Native to the central and southeastern United States, it is found naturally growing in open meadows and woodlands. A nutritional powerhouse, with the leaves and twigs high in protein, Callicarpa provides spring nectar for bees, and year-round sustenance for at least 40 species of mammals and birds. A bonus is the leaves when crushed produce a natural chemical that repels mosquitoes, an attribute which has been backed up by scientific evidence. If sitting outside on a hot summer evening, I pluck some of the foliage and crush it to release the oil to repels mosquitoes.
Locating & Growing Your Beautyberries
Under-used in the landscape, this shrub deserves a prominent place in any ornamental garden where the berries shine for at least 3 to 4 months of the year. Insects of all kind flock to the unremarkable tiny flowers that align along the branches during the summer, but then the main show of berries appears.
Once the leaves fall in early autumn, the violet berries persist and stand out on the bare branches. Preferring a loose organic soil, I have grown this shrub for years in my clay soil here in at my home in Maryland in USDA zone 6b – 7. Attaining a height of 6-8’ and almost as wide, you need some space to plant this easy to grow shrub.
Attractive to birds, the berries stay around for a long time and disappear when severe winter temperatures arrive. Never bothered by pests or disease, these shrubs should be used more frequently as deer rarely browse on them and they thrive in sun, partial shade, or full shade. I grow a group of several under the canopy of a magnolia tree which is very shady, and they thrive. But the callicarpa in the sunnier areas of my property, produce more profuse berries.

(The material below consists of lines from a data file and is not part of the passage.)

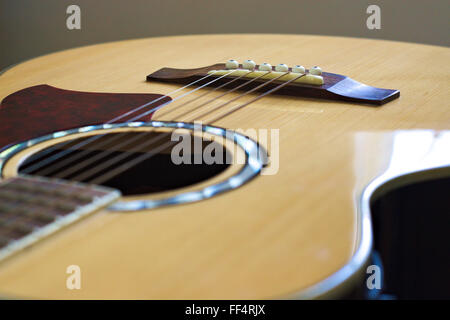Looking  over the sound hole and strings of an electric acoustic guitar. - Stock Image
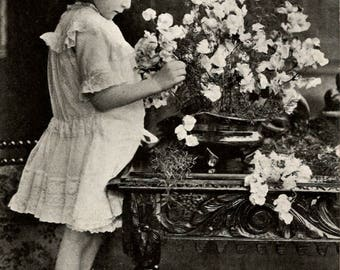 Advertising postcard Carter's Sweet Peas. Little girl with flowers Posted in 1913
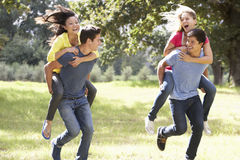Group Of Young Friends Running Through Countryside Royalty Free Stock Photo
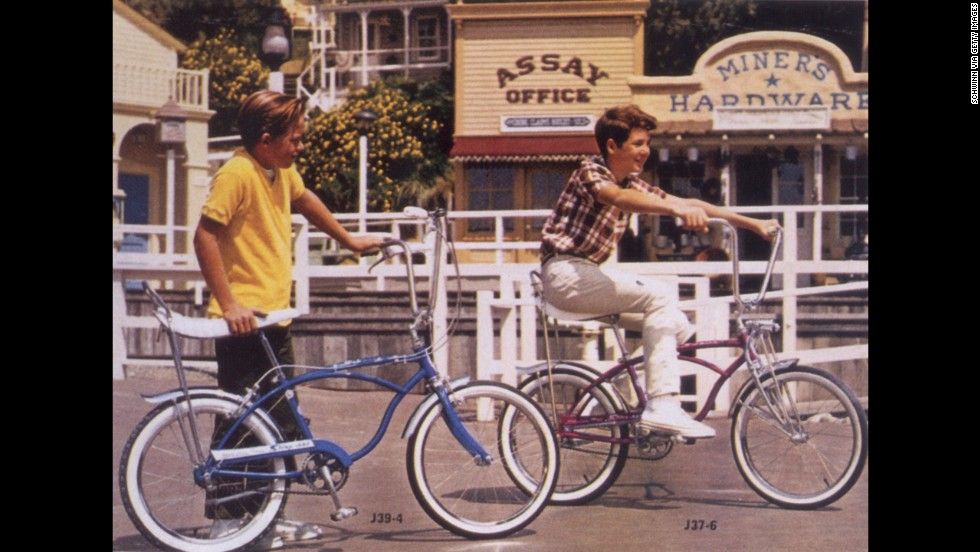 The Schwinn Sting-Ray, a motorcycle-inspired bicycle, debuted in 1963 and first appeared in Schwinn's catalog in 1964. Its banana seat and deep handlebars, shown here in 1966, became a fast favorite among young cyclists.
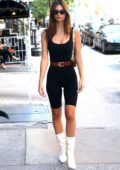 Emily Ratajkowski looks great in a black bodysuit paired with white boots while out for a stroll in New York City
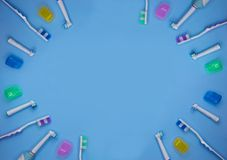 Multicolored toothbrushes on a blue background with copy space royalty free stock photography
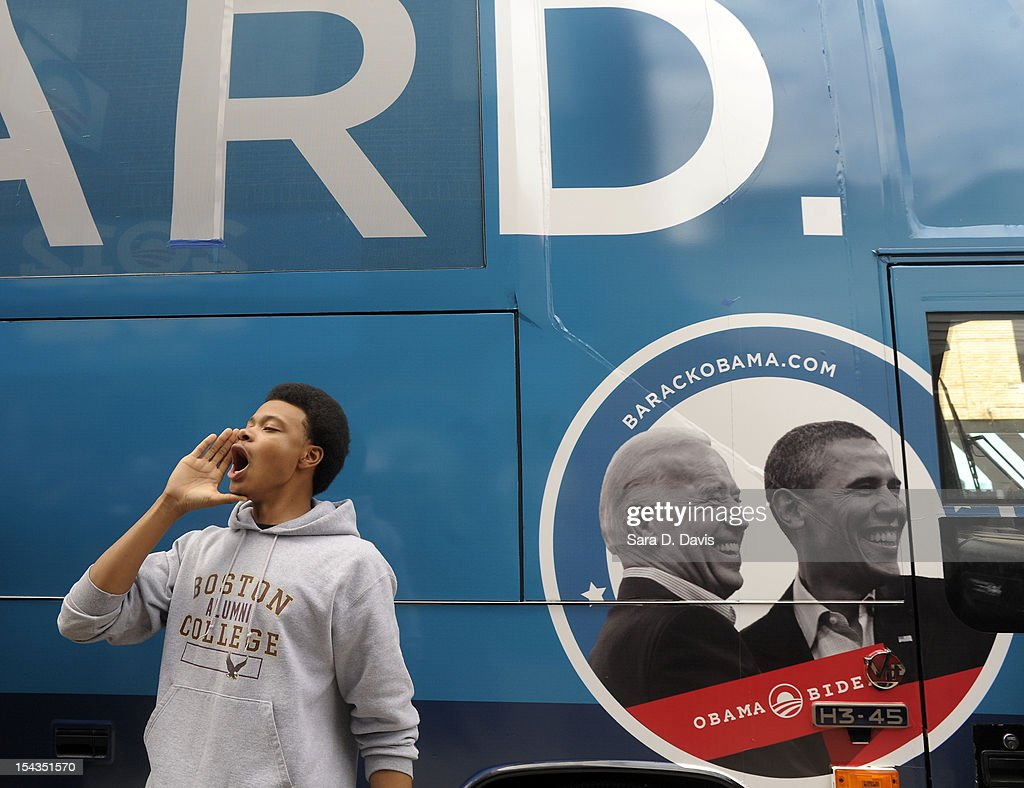 William Seabreeze, 19 of Wilson, leads a chant outside the Democratic National Committee and Obama for America ÒGotta VoteÓ Bus on October 18, 2012 in Wilson, North Carolina. The DNC/OFA Bus is on a month long tour spending through the end of the week in North Carolina. Today is the first day to vote for the election in North Carolina. Early voting is offered at select location from now through November 3.
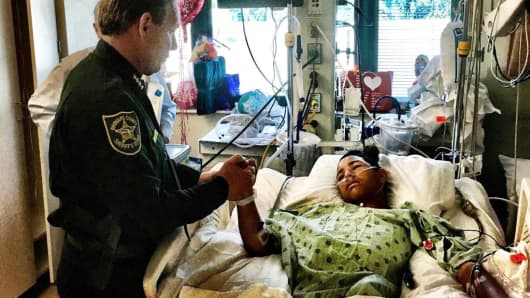 This image made available by the Broward County Sheriff's Office on Sunday, Feb. 18, 2018, shows Sheriff Scott Israel, holding the hand of Anthony Borges, 15, a student at Marjory Stoneman Douglas High School. The teenager was shot five times during the massacre on Valentine's Day that killed 17 students. Borges is being credited with saving the lives of at least 20 other students.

Suited for mass plantings, when the shrubs are covered with the shiny purple berries, they are breath taking and many visitors stop to take a look and ask me what they are. Producing more berries if several are planted together, they are great covering a slope or a naturalized area. Suitable for a pollinator garden, it is a beautiful low maintenance choice for native gardeners interested in sustaining our local pollinators.
Pruning/ Other Varieties
To keep this shrub manageable, I cut it back to about 2’ high in the early spring before it shoots out new growth. Callicarpa blooms on new wood, so I treat it like a Butterfly Bush and cut it back hard in late winter to manage its size to around 4 to 5’ high. I find that hard pruning not only creates a more compact shrub but the berries are more profuse.
There is a less common white form called Callicarpa americana v lactea, which is very striking in the landscape and finds its way into many of my fall floral arrangements. And there are some Asian cultivars such as Callicarpa dichotoma or C. bodinieri which sometimes are more readily available at nurseries. Seek out the native Callicarpa americana native for a beautiful deciduous native plant.